Depuis plusieurs semaines, les élus communistes de Marseille organisent des réunions d’information, de discussion, mais aussi de traduction du nouveau Plan Local d’Urbanisme Intercommunal (PLUi) avec des associations et acteurs de terrains. En effet, le nouveau texte, dense mais surtout dans un langage technique incompréhensible pour le commun des mortels, ne prévoit que peu de développement social, notament en matière de logements. Dans la plupart des villes françaises, les PLUi imposent la construction d’un logement social pour 30 logements non sociaux. A Marseille, c’est 1 pour 120. Dans certains quartiers, on prévoit la construction de 1 000 logements, mais aucun logement social.
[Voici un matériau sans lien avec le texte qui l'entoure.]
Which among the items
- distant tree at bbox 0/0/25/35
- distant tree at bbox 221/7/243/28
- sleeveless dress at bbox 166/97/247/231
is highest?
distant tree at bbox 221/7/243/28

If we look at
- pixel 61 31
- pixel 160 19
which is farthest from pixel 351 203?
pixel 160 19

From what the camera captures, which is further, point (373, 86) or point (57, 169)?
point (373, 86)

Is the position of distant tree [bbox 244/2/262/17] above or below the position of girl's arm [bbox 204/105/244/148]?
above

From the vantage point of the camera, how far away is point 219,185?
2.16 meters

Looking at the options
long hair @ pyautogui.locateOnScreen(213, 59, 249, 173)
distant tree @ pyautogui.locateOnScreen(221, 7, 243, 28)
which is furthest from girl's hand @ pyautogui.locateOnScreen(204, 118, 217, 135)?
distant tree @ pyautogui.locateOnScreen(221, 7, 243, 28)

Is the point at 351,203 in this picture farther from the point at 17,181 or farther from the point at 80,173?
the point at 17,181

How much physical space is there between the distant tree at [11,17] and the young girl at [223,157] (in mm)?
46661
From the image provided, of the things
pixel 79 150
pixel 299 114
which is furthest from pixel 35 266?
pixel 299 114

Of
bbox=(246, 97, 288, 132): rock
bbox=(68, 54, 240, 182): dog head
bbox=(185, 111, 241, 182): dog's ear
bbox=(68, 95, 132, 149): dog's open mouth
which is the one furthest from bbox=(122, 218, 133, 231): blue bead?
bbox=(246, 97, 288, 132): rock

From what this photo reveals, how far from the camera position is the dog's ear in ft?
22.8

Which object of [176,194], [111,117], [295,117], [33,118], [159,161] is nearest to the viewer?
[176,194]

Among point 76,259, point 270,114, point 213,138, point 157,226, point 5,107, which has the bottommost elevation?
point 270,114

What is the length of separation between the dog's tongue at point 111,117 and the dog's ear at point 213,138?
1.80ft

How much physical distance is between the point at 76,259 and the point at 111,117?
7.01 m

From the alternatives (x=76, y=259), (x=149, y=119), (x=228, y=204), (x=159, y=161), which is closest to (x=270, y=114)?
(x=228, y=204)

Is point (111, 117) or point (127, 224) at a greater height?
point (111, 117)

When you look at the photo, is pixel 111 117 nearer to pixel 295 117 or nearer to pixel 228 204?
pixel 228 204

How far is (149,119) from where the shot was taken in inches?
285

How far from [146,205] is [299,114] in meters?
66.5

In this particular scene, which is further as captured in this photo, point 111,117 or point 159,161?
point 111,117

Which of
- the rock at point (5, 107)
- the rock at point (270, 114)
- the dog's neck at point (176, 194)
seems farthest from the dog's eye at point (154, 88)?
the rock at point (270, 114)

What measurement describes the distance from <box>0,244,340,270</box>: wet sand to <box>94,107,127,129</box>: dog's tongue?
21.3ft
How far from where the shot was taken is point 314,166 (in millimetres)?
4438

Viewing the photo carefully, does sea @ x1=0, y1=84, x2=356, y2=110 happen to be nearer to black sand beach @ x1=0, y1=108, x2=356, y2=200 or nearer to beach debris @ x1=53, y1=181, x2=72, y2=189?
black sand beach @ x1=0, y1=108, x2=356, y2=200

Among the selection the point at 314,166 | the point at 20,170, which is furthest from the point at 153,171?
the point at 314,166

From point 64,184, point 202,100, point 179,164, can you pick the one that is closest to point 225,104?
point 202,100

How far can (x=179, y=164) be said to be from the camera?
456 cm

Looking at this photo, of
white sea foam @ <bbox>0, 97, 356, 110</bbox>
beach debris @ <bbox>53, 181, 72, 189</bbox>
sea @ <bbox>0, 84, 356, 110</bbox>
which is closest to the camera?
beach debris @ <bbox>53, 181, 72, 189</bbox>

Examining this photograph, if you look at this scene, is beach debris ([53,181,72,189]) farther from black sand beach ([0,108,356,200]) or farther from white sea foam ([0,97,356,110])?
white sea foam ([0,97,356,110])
C’est un contournement fort du cadre légal. Quid, des équipements publics, des transports… ?

Christian Pellicani continue sa résistance contre cette municipalité « qui ne parle de cette ville qu’en terme de profit. » L’élu métropolitain invite « chacun à aller noircir les pages des cahiers de doléances de tous vos griefs, incompréhensions, revendications, colères, désirs… contre ce PLUi qui est la reproduction pour les 10 ans à venir, et donc sa validation, de la politique qui a mené au drame de la rue d’Aubagne. »

Les élus communistes marseillais rédigent un texte avec des revendications propres à chaque arrondissement. Ils demandent, entre autres choses, la création d’un collège, des équipements sportifs, des navettes maritimes toute l’année…

©photo La Marseillaise

Les réunions organisées par les élus PCF se déroulent tous les mercredis matin à l’Agora Guy Hermier, angles de la rue Sauveur Tobelen et Chateaubriand.